## TASK MATERIAL
───

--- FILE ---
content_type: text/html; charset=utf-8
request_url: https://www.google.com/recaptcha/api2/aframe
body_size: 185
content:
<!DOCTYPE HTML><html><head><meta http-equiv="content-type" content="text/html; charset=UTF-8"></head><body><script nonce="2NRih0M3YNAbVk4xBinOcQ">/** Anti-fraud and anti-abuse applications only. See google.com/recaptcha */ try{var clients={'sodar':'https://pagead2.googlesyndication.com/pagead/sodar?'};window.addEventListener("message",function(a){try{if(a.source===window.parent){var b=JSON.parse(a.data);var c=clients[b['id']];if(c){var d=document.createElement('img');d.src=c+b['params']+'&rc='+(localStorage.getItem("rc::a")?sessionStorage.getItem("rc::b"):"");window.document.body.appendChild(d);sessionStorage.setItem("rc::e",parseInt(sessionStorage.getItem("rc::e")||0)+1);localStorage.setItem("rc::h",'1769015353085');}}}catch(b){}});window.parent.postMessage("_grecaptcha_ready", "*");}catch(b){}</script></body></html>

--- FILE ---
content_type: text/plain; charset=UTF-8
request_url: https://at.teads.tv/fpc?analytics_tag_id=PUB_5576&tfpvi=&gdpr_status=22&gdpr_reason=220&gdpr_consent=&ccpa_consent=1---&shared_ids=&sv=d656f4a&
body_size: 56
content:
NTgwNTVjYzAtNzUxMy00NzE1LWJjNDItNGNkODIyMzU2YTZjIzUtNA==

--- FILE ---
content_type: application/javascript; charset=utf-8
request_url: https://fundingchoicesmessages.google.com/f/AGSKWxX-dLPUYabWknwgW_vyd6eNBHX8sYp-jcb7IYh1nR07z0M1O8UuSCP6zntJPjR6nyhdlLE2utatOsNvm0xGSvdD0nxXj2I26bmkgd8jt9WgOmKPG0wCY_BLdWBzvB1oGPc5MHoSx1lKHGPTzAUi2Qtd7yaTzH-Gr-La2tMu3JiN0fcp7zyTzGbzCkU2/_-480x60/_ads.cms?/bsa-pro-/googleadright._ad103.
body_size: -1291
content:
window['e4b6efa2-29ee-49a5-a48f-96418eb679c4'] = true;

───

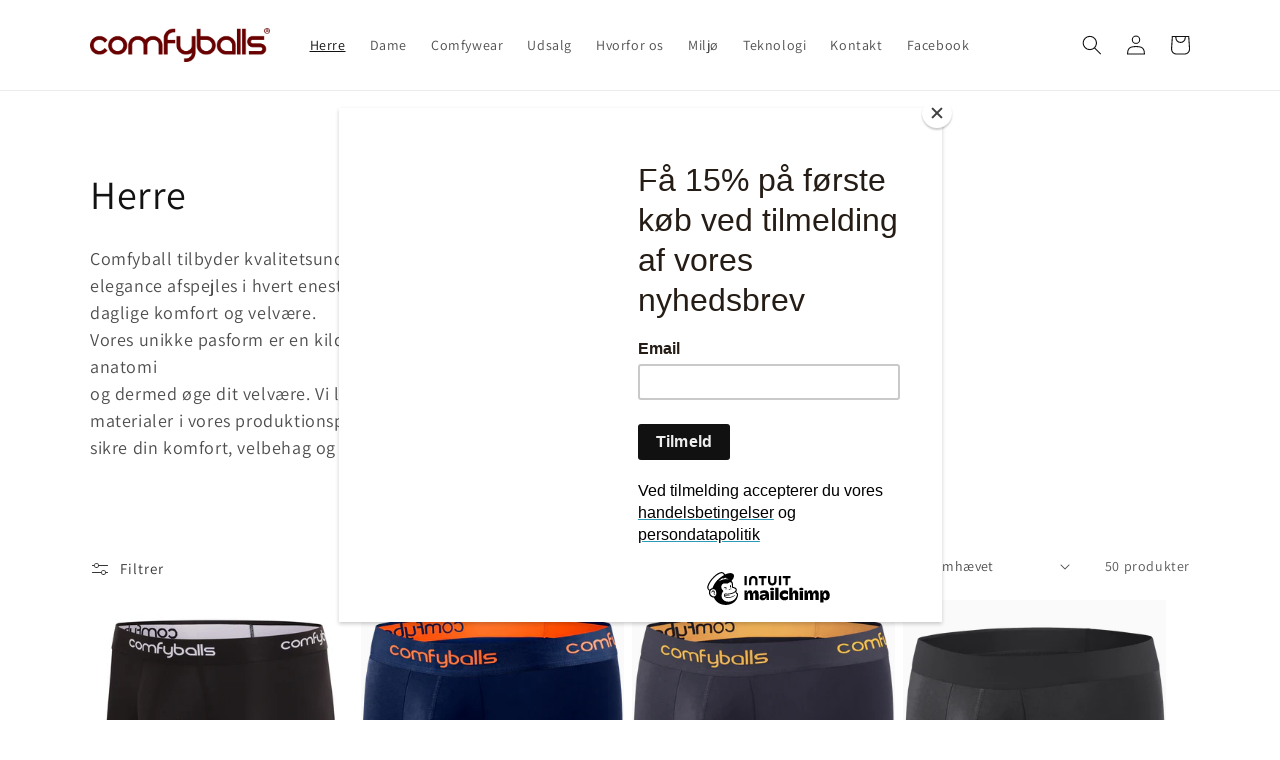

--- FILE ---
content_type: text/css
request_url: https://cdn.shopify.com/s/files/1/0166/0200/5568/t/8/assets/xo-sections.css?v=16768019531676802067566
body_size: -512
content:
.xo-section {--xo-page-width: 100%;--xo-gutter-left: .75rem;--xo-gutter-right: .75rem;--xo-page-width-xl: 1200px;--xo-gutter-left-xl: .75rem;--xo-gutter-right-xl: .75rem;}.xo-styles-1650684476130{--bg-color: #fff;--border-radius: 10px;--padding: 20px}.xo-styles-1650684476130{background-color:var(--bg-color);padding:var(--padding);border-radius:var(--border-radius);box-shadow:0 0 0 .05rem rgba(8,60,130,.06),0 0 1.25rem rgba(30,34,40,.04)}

───

## EXERCISE GOAL
Show all lines above containing "html".

## RESPONSE TO THE TASK
content_type: text/html; charset=utf-8
<!DOCTYPE HTML><html><head><meta http-equiv="content-type" content="text/html; charset=UTF-8"></head><body><script nonce="2NRih0M3YNAbVk4xBinOcQ">/** Anti-fraud and anti-abuse applications only. See google.com/recaptcha */ try{var clients={'sodar':'https://pagead2.googlesyndication.com/pagead/sodar?'};window.addEventListener("message",function(a){try{if(a.source===window.parent){var b=JSON.parse(a.data);var c=clients[b['id']];if(c){var d=document.createElement('img');d.src=c+b['params']+'&rc='+(localStorage.getItem("rc::a")?sessionStorage.getItem("rc::b"):"");window.document.body.appendChild(d);sessionStorage.setItem("rc::e",parseInt(sessionStorage.getItem("rc::e")||0)+1);localStorage.setItem("rc::h",'1769015353085');}}}catch(b){}});window.parent.postMessage("_grecaptcha_ready", "*");}catch(b){}</script></body></html>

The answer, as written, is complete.